Hikaye şöyle: Gülce ismini verdiği genç ve güzel bir kadın yolda giderken arkan gelen bir araba yolda birikmiş çamurlu suyu üzerine sıçratır. Şoför arabasıyla döner gelir. Kızdan özür diler.Ayrılırken de bir adresle kartvizit verir eline. Bu tıpkı alışılagelen tanışma sahneleri gibidir.
Aradan zaman geçer. Gülce, eşinden mutsuzdur üstüne üstlük şiddet görmektedir. Gün gelir konuyuarkadaşlarına anlatır. Onlarda kahrını çekmektense boşanma yönünde telkinlerde bulunurlar. Gülce dedikleri gibi yapar. Alır başını kartvizit veren beyefendinin yanına gider. Tanıştıkları bu beyefendi bir fabrikatördür. Hemen sekreterleri bir oda tahsis ederler. Çay kahve faslından sonra günlerden bir gün İstanbul’a gezmeyegiderler. Bu gezmelerde Gülce hamile kalır. Eski eşten mi yeni eşten mi bilemez. Kafası karışıktır. test yaptırır. Bu hamilelik olayını ilk zamanlar gizlese de günü geldiğinde açıklayacaktır. Önce eski eşinden boşanır. Sonra ikinci eşiyle nikah kıyarlar. Hayata umutla bakmak için çocuklarına da Umut adını verirler.
*****
Kitapta yer alan üçüncü hikaye ‘İki Kurnaz Tilki’ başlığıyla ele alınmış. Olay Kapadokya bölgesinde Avanos ilçesinde geçmektedir.
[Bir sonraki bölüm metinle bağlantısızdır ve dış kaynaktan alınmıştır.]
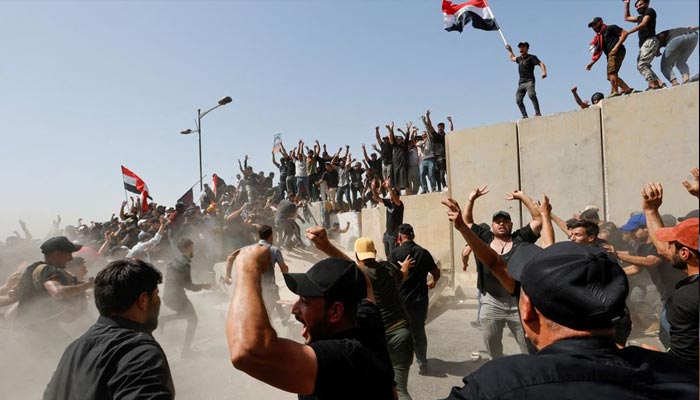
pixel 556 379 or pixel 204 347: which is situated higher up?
pixel 556 379

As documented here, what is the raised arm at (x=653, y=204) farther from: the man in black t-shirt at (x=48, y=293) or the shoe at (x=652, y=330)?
the man in black t-shirt at (x=48, y=293)

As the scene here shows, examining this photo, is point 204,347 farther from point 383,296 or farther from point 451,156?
point 451,156

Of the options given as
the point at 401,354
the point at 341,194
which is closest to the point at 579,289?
the point at 401,354

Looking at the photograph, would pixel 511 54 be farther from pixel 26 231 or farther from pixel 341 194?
pixel 26 231

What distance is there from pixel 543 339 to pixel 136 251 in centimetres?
845

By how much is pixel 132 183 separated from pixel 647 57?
49.6ft

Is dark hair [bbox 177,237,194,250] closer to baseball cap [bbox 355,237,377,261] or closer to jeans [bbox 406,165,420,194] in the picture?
baseball cap [bbox 355,237,377,261]

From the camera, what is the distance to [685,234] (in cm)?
236

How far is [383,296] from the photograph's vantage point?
13.2 feet

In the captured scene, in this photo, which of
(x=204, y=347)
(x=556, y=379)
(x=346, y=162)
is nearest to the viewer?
(x=556, y=379)

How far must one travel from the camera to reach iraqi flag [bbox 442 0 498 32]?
9418 millimetres

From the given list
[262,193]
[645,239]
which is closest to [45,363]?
[645,239]

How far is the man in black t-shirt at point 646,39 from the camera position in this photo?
22.9 ft

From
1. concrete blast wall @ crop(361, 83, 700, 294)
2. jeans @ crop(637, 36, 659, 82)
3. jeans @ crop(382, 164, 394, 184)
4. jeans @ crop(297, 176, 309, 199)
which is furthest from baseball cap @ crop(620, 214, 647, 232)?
jeans @ crop(297, 176, 309, 199)
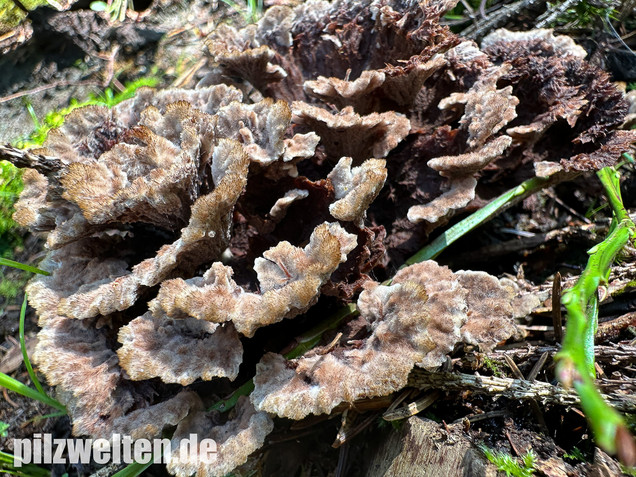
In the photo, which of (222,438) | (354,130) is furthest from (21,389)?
(354,130)

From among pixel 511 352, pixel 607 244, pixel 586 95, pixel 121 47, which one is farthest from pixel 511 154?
pixel 121 47

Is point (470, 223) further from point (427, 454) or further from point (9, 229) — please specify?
point (9, 229)

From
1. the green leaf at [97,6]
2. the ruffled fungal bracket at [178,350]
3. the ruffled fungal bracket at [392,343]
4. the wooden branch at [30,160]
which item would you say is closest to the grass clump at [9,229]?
the wooden branch at [30,160]

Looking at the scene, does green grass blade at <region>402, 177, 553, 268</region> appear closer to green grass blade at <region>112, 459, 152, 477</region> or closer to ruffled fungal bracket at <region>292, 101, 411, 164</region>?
ruffled fungal bracket at <region>292, 101, 411, 164</region>

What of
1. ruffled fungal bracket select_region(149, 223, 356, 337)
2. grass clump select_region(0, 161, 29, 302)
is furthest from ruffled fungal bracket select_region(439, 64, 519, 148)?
grass clump select_region(0, 161, 29, 302)

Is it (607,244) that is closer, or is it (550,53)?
(607,244)

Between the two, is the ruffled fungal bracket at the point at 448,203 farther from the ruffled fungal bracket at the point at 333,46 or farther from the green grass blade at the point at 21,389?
the green grass blade at the point at 21,389

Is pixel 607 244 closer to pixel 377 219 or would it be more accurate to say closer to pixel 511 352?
pixel 511 352

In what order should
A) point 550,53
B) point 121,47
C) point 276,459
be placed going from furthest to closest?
point 121,47
point 550,53
point 276,459
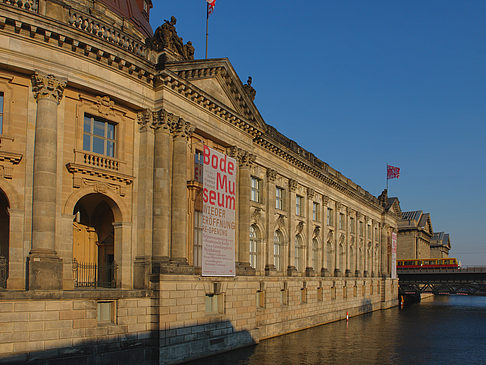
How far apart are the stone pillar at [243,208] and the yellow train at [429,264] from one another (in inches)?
2650

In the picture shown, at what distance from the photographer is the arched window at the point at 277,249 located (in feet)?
142

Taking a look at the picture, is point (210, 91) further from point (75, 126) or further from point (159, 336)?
point (159, 336)

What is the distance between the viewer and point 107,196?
82.0ft

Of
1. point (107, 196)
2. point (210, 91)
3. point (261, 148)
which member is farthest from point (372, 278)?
point (107, 196)

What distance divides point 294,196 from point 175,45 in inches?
858

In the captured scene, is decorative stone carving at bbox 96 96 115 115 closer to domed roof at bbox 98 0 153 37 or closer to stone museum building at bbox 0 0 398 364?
stone museum building at bbox 0 0 398 364

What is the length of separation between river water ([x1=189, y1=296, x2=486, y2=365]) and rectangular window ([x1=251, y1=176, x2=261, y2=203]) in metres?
10.8

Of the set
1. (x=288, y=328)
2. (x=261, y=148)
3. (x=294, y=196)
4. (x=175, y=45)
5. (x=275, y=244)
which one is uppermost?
(x=175, y=45)

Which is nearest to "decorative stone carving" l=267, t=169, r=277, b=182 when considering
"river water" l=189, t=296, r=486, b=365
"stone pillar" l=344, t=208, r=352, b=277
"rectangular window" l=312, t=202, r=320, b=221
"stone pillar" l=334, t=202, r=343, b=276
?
"rectangular window" l=312, t=202, r=320, b=221

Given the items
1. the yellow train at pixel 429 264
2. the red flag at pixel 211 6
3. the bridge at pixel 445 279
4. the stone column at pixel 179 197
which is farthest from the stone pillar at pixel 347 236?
the yellow train at pixel 429 264

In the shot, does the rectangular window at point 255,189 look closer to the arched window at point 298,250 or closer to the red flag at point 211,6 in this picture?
the arched window at point 298,250

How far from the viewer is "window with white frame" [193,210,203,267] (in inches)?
1185

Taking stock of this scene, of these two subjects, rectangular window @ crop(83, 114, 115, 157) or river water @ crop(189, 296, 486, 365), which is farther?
river water @ crop(189, 296, 486, 365)

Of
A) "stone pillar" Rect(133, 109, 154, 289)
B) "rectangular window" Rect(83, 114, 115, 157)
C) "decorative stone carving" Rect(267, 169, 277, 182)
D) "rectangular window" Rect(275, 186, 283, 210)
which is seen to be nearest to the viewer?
"rectangular window" Rect(83, 114, 115, 157)
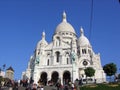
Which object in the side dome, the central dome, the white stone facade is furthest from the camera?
the central dome

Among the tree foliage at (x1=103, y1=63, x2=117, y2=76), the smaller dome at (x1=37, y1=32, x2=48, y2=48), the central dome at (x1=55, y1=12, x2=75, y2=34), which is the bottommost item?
the tree foliage at (x1=103, y1=63, x2=117, y2=76)

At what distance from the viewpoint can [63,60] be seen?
66.9 m

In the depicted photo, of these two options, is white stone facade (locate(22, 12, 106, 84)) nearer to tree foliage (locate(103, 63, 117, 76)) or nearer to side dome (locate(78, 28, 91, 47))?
side dome (locate(78, 28, 91, 47))

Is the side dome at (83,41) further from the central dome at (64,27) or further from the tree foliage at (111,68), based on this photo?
the tree foliage at (111,68)

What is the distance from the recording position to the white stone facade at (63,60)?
63.1 meters

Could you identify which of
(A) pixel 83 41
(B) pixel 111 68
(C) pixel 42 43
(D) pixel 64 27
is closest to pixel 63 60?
(C) pixel 42 43

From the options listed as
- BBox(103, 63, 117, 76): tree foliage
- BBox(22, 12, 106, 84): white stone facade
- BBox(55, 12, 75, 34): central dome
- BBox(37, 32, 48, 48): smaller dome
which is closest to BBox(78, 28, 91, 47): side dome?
BBox(22, 12, 106, 84): white stone facade

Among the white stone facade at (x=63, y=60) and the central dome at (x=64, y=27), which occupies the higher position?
the central dome at (x=64, y=27)

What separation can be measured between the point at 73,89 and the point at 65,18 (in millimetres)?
64375

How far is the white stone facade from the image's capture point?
2483 inches

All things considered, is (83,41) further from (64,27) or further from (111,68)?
(111,68)

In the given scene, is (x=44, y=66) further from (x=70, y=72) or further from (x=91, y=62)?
(x=91, y=62)

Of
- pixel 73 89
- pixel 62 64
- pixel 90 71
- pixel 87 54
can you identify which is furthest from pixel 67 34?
pixel 73 89

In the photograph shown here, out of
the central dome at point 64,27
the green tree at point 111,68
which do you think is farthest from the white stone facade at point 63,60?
the green tree at point 111,68
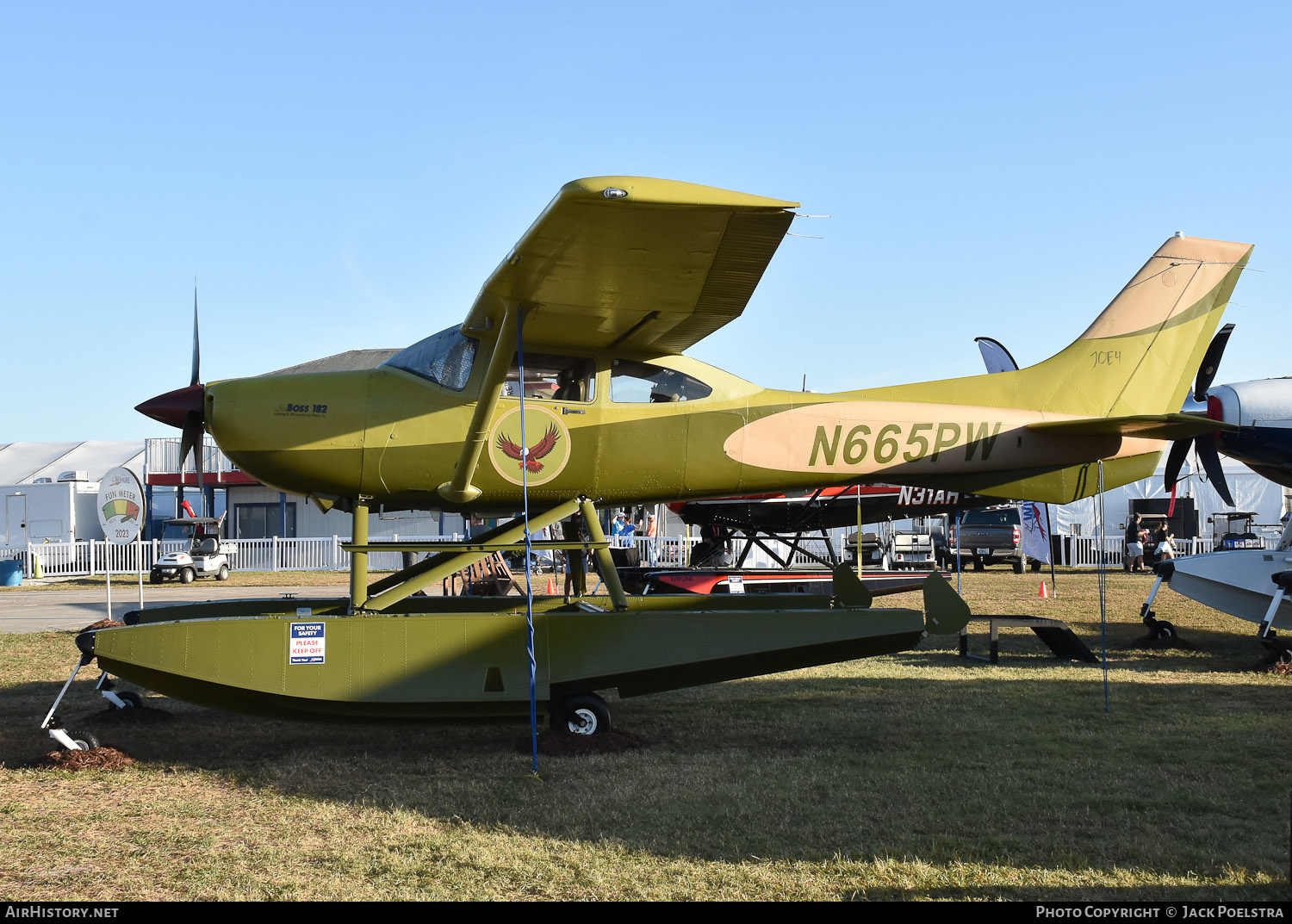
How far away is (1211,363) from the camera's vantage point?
1074 centimetres

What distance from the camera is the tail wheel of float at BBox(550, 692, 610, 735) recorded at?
19.5 ft

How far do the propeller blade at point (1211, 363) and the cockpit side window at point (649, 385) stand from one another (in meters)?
6.58

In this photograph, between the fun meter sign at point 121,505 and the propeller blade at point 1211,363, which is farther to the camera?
the fun meter sign at point 121,505

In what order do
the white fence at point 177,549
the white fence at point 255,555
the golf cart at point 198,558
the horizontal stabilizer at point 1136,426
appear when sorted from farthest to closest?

Çanak çömlek işiyle uğraşan ve hacca gitmek üzere parasını biriktiren bir hacı adayının/Aşır Usta/ tanıdık fakat hayırsız arkadaşları tarafından mağduredilmesi işlenilmekte. Önce borç niyetiyle istemeleri sonra da içkide kumarda harcayarak ödeyemeyecek duruma gelmeleri anlatılıyor. Aşır amca üzüntüden kalp krizi geçirip aylarca hastanede yatmasını olaydan haberdar edilen çocukların ta yurt dışından babalarını görmek için gelmeleri konu edinilmiş.
Hikayenin sonunda bu iki kötü insanın/Coşkun ve Gazinin/ cesetleri Kızılırmak da asmalı köprünün ayaklarında bulunmuş. kötülük edenin, haksızlık edenin mazlumun ahını alanların bu dünyada er yada geç ahının çıkacağını kimsenin yanın kâr kalmayacağını anlatarak hikaye tamamlanıyor.